Na ławie oskarżonych mają zasiąść dyrektorzy sądów rejonowych w Olkuszu, Chrzanowie, Wadowicach, Oświęcimiu i Zakopanem, okręgowych w Krakowie, Nowym Sączu, Tarnowie i Kielcach oraz Sądu Apelacyjnego we Wrocławiu.
Ośmiu z dziesięciu oskarżonych osób prokuratura zarzuca udział w zorganizowanej grupie przestępczej (art. 258 par. 1 kodeksu karnego) założonej i kierowanej przez Andrzeja P. – byłego dyrektora Sądu Apelacyjnego w Krakowie. Oskarżeni zajmowali się przywłaszczaniem pieniędzy poprzez podpisywanie fikcyjnych umów cywilnoprawnych na wykonywanie usług, które w ogóle nie miały miejsca, albo były wykonywane w ramach normalnych obowiązków służbowych.

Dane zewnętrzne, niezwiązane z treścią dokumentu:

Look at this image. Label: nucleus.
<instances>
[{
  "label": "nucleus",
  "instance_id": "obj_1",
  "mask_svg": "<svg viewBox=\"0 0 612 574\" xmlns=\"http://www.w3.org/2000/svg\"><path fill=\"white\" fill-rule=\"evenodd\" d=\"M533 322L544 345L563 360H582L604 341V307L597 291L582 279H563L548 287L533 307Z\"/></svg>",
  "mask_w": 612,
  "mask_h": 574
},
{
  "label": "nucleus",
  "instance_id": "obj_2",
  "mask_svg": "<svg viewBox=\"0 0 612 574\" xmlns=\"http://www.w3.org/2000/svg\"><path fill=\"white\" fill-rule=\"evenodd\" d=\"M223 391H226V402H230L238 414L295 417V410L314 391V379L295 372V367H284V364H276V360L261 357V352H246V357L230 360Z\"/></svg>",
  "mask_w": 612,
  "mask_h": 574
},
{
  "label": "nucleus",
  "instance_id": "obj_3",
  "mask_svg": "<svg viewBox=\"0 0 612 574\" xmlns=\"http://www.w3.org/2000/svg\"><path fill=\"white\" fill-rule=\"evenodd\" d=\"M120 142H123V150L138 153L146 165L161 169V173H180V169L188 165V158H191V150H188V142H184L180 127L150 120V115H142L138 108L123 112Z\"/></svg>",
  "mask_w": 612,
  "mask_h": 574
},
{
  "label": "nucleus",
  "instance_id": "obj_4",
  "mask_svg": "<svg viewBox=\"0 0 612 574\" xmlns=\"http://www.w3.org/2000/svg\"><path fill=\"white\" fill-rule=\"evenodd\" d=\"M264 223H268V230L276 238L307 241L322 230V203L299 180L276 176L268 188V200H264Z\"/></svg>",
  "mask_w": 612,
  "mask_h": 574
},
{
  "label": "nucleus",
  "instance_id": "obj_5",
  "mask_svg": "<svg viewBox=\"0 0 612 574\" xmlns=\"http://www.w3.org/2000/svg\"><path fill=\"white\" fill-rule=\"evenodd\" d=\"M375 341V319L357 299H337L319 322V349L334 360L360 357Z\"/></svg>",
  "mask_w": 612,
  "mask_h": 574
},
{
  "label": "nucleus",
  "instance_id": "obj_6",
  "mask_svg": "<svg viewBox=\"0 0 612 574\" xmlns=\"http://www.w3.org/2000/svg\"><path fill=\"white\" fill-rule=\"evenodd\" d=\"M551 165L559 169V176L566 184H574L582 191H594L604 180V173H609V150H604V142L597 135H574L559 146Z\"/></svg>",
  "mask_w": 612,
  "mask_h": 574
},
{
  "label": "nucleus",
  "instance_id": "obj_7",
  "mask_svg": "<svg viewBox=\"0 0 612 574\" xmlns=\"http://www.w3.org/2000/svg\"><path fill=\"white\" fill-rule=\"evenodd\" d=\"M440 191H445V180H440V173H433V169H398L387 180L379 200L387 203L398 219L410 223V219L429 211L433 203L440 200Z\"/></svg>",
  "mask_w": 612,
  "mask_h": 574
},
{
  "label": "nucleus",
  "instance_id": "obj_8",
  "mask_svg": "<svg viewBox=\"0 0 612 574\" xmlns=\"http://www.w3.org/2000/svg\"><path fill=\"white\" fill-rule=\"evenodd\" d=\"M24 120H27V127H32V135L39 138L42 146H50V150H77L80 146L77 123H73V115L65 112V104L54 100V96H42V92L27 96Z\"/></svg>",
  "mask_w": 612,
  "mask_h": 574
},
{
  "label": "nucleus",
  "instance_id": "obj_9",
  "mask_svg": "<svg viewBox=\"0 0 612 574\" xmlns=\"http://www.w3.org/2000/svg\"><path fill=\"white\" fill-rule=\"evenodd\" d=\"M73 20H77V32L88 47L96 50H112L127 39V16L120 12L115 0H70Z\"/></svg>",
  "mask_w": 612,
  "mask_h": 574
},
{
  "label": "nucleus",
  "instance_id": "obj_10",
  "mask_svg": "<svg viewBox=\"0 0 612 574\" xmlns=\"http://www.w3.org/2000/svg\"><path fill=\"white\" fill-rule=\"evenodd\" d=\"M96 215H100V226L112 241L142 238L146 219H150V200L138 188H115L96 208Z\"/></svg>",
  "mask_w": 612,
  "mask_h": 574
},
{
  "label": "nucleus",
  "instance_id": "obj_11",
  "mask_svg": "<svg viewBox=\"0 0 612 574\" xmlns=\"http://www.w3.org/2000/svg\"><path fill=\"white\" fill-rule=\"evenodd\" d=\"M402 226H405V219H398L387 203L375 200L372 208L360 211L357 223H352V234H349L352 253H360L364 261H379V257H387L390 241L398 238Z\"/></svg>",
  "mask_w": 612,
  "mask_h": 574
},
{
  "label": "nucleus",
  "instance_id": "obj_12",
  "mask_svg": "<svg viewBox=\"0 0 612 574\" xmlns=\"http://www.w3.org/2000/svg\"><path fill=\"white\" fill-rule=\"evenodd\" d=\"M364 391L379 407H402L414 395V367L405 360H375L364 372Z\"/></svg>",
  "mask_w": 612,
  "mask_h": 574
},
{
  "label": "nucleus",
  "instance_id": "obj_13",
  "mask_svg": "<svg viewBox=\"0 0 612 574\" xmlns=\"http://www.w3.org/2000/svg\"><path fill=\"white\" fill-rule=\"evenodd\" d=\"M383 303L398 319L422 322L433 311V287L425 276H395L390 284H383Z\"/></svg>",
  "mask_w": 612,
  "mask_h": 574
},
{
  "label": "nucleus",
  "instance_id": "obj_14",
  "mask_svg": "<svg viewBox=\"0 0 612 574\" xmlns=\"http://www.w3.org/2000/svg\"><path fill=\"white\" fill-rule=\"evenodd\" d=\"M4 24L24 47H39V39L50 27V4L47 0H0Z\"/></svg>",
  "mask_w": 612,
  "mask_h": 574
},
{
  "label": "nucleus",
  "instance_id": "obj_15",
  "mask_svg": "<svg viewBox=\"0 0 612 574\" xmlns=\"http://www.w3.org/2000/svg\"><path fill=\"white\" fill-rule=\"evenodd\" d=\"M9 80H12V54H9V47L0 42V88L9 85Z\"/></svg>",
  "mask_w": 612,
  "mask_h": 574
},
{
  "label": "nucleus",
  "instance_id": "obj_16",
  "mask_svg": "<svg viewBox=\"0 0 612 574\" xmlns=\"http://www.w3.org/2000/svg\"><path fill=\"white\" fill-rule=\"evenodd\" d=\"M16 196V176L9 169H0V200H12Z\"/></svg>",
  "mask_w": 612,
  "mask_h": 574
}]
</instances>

Prokuratura szacuje, że na skutek przestępczej działalności grupy krakowski sąd stracił prawie 30 mln zł. Osobom, przeciwko którym skierowano akt oskarżenia, śledczy zarzucają uzyskanie korzyści majątkowych na ponad 867 tys. zł z tytułu zarówno lewych umów, jak i łapówek za przychylność w kwestiach dotyczących ich zlecania podmiotom gospodarczym współpracującym z sądem apelacyjnym.
Według śledczych w skład grupy przestępczej wchodzili także m.in. byli: prezes, główna księgowa, zastępca dyrektora, główny specjalista do spraw zamówień publicznych, a także przedsiębiorcy, którzy rzekomo współpracowali z krakowskim sądem.